▸ **PROBLEM DETAILS**:
Leave out the images and output the records word for word.

====== RECORDS SUPPLIED ======

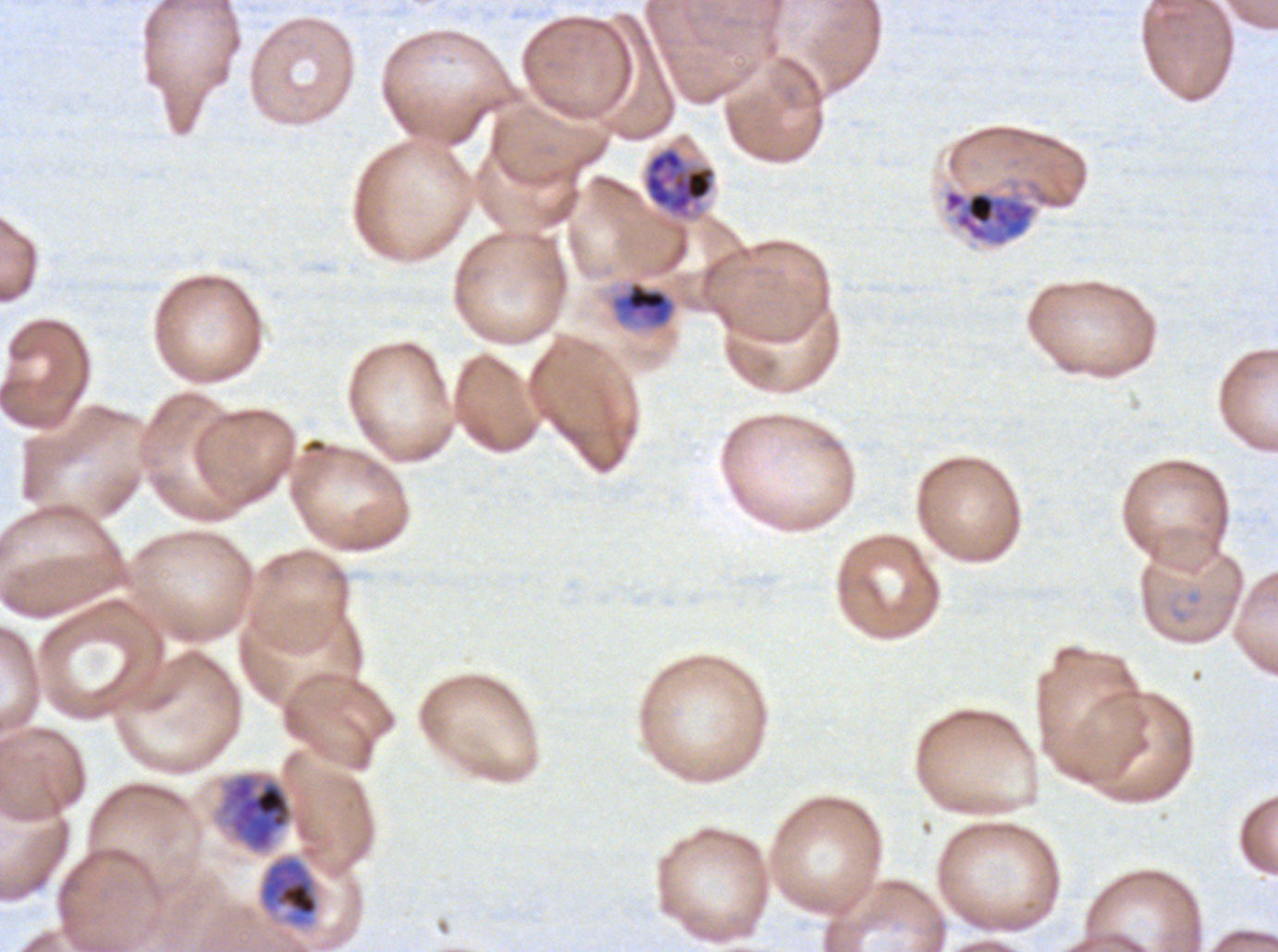

Approximate bounding boxes as (x1, y1, x2, y2) in pixels.
Mid trophozoites: (609, 280, 677, 329), (257, 853, 321, 929).
Late trophozoites: (642, 144, 718, 222), (943, 189, 1037, 246), (215, 770, 295, 855).
No rings, late-ring/early-trophozoite forms, early schizonts, late schizonts, segmenters, gametocytes, leukocytes, or debris observed.

stain = Giemsa
image size = 1278×952 pixels
field of view = sub-image separated from a larger composite
specimen = P. falciparum cultured ex vivo for 24 to 48 hours, from a patient in The Gambia
preparation = thin blood film
life-cycle stages observed = mid trophozoite, late trophozoite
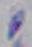
Summary:
  - Identification: Toxoplasma gondii
  - Modality: micrograph
  - Magnification: 1000x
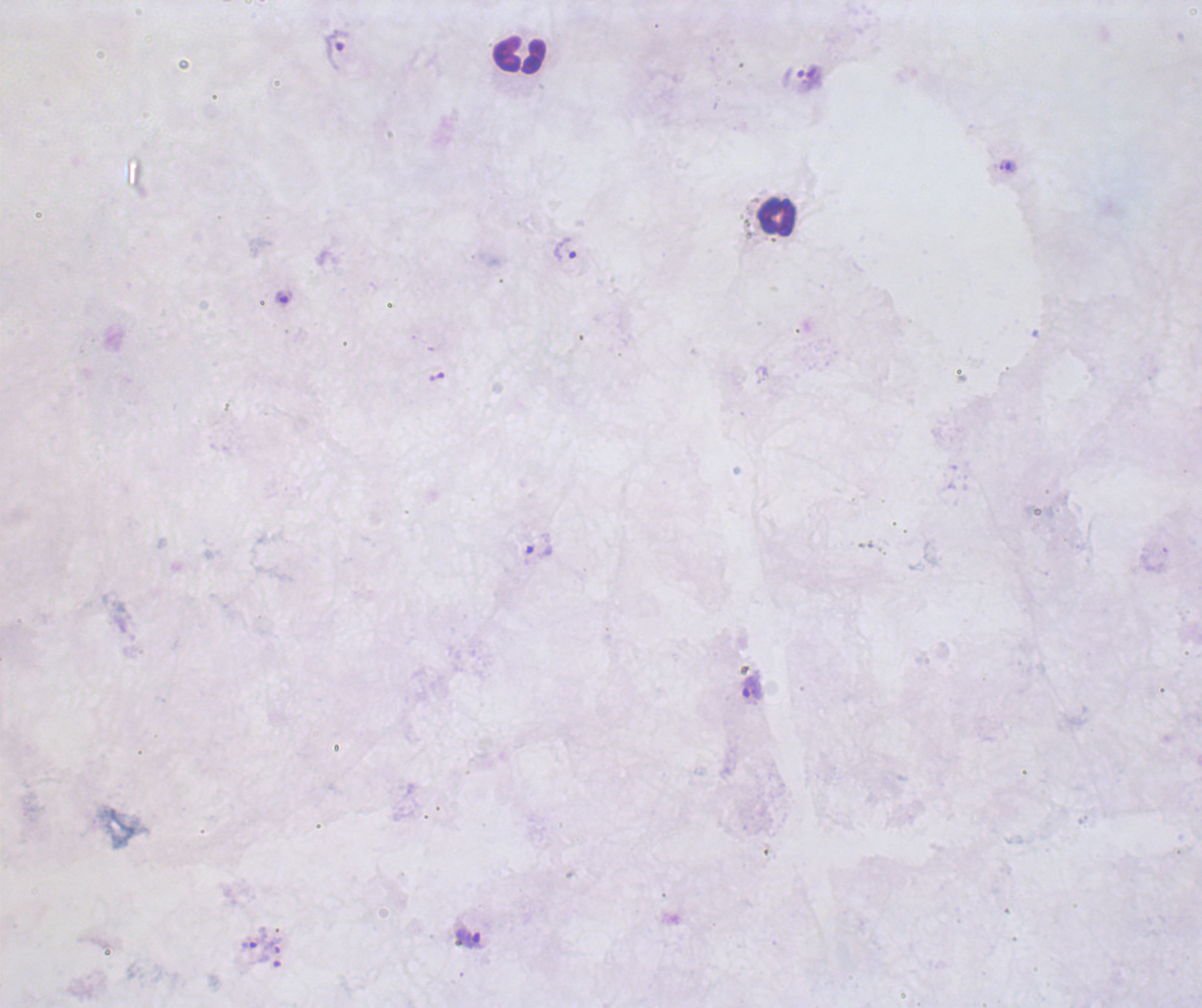

Approximate object centers, in pixels from the top-left corner. Leukocyte locations: (x=519, y=54), (x=777, y=217). Trophozoite locations: (x=337, y=50), (x=567, y=248), (x=283, y=298), (x=539, y=544), (x=753, y=688), (x=252, y=938), (x=470, y=939). Romanowsky-stained preparation. Captured at 100x magnification. Result: Plasmodium parasites identified. Image is 1202×1008 pixels. Previously used in a real diagnosis. One field from this slide. Coloration quality: bad. Background quality: unsatisfactory. Thick blood smear.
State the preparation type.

======

▸ **EXERCISE RESULT**:
Approximate bounding boxes as (x1, y1, x2, y2) in pixels.
Mid trophozoites: (609, 280, 677, 329), (257, 853, 321, 929).
Late trophozoites: (642, 144, 718, 222), (943, 189, 1037, 246), (215, 770, 295, 855).
No rings, late-ring/early-trophozoite forms, early schizonts, late schizonts, segmenters, gametocytes, leukocytes, or debris observed.

stain = Giemsa
image size = 1278×952 pixels
field of view = sub-image separated from a larger composite
specimen = P. falciparum cultured ex vivo for 24 to 48 hours, from a patient in The Gambia
preparation = thin blood film
life-cycle stages observed = mid trophozoite, late trophozoite
Summary:
  - Identification: Toxoplasma gondii
  - Modality: micrograph
  - Magnification: 1000x

Approximate object centers, in pixels from the top-left corner. Leukocyte locations: (x=519, y=54), (x=777, y=217). Trophozoite locations: (x=337, y=50), (x=567, y=248), (x=283, y=298), (x=539, y=544), (x=753, y=688), (x=252, y=938), (x=470, y=939). Romanowsky-stained preparation. Captured at 100x magnification. Result: Plasmodium parasites identified. Image is 1202×1008 pixels. Previously used in a real diagnosis. One field from this slide. Coloration quality: bad. Background quality: unsatisfactory. Thick blood smear.
State the preparation type.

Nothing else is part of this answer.